CHENNAI: Researchers at city-based National Institute of Ocean Technology (NIOT) have designed and tested an underwater tsunami buoy as an alternative to the existing surface buoys that are often damaged by man and nature.
The new buoy called Continuously Homing Submerged Autonomous Tsunami Underwater System (CHATUR) lies silent at 300m depth in the water and pops up to the surface only when its sensors detect abnormal water pressure on the seafloor. The buoy have been undergoing tests in the Bay of Bengal and the Arabian Sea since December 2019 and researchers are now ready for technology transfer.
R Venkatesan, head of Ocean Observation Systems, NIOT, said the new system transmits data only when the sensors detect an unusual change in water pressure. “We have completed testing of the prototype. We will soon transfer the technology to industry. We will deploy it in the oceans in addition to the existing systems,” he said.

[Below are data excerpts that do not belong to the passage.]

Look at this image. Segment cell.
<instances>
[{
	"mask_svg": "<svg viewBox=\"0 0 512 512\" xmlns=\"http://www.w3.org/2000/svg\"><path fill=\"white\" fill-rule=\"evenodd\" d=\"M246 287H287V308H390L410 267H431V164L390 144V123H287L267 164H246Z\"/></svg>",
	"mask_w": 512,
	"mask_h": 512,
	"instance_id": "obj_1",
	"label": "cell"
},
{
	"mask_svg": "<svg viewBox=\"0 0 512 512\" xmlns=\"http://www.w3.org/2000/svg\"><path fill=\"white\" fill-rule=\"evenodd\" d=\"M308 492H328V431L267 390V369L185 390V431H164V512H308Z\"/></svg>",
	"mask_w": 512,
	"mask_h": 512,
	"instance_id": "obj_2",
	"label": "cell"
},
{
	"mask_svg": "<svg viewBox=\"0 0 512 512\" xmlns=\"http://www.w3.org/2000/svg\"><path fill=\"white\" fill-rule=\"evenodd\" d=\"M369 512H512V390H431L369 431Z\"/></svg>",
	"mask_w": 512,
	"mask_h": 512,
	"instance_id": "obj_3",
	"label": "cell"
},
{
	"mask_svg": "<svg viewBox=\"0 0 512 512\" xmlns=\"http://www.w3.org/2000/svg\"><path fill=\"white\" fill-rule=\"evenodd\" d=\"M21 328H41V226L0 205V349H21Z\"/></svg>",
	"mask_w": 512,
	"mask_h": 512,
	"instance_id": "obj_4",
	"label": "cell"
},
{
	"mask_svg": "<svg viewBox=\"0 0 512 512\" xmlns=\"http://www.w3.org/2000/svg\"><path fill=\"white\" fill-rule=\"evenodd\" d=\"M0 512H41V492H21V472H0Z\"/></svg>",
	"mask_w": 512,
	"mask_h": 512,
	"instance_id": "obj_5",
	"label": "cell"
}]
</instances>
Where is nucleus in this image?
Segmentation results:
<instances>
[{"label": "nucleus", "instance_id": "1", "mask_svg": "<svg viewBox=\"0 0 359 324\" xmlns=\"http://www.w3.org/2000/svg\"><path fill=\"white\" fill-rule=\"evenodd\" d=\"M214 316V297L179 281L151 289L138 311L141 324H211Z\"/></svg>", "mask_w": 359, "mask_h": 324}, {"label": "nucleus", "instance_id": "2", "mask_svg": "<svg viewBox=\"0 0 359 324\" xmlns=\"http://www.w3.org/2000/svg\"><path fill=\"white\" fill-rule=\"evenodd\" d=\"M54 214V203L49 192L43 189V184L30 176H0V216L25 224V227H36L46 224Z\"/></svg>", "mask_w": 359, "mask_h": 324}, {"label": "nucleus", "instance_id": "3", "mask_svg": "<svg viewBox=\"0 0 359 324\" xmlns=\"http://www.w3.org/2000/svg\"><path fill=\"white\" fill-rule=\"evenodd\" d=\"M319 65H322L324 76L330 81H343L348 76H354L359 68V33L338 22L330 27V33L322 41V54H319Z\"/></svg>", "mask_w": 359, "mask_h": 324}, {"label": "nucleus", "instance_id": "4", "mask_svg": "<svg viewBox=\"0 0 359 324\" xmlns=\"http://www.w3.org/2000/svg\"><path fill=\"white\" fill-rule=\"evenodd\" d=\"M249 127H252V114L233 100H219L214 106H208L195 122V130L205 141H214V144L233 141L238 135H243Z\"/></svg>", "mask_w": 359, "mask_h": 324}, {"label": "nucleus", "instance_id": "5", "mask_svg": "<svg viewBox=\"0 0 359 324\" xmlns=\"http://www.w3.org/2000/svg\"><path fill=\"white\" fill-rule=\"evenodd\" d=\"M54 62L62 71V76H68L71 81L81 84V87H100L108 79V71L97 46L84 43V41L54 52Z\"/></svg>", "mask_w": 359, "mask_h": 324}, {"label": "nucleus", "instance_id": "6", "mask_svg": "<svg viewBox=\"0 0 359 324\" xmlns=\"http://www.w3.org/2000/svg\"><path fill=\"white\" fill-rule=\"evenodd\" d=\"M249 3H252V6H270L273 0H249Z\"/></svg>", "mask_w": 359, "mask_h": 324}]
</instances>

At present, India has tsunami buoys at strategic locations close to the Andaman-Sumatra subduction fault in the Bay of Bengal and Makran fault in the Arabian Sea. They collect data and transmit on a daily basis to the Indian Tsunami Early Warning Centre in INCOIS, Hyderabad, and mission control centre at NIOT through INMARSAT.
Chatur has four main subsystems — bottom pressure recorder, extendable buoy system, motorised winch and brake system, and position mooring with acoustic release mechanism. Researchers said Chatur activates when it measures abnormal pressure associated with change in the height of the water column. The sensor sends out an acoustic message to the transceiver in the extendable buoy system, lying dormant at 300m, which then signals the winch to lift the buoy to the sea surface. The buoy then transmits the data through satellite to the servers on land. Once the pressure returns to normal, the winch pulls the buoy back to its original position underwater.
Researchers said this operation of the buoy only on demand reduces acts of vandalism and reduces the mooring load because of relatively lower subsurface water currents. The instruments suffer less biofouling and hence reduced maintenance and the low ambient temperatures underwater also protects the life of the electronic systems, hence making them fit for many other strategic applications.
In all, 31 buoy vandalism events were reported in the Indian Ocean during 2006-2010.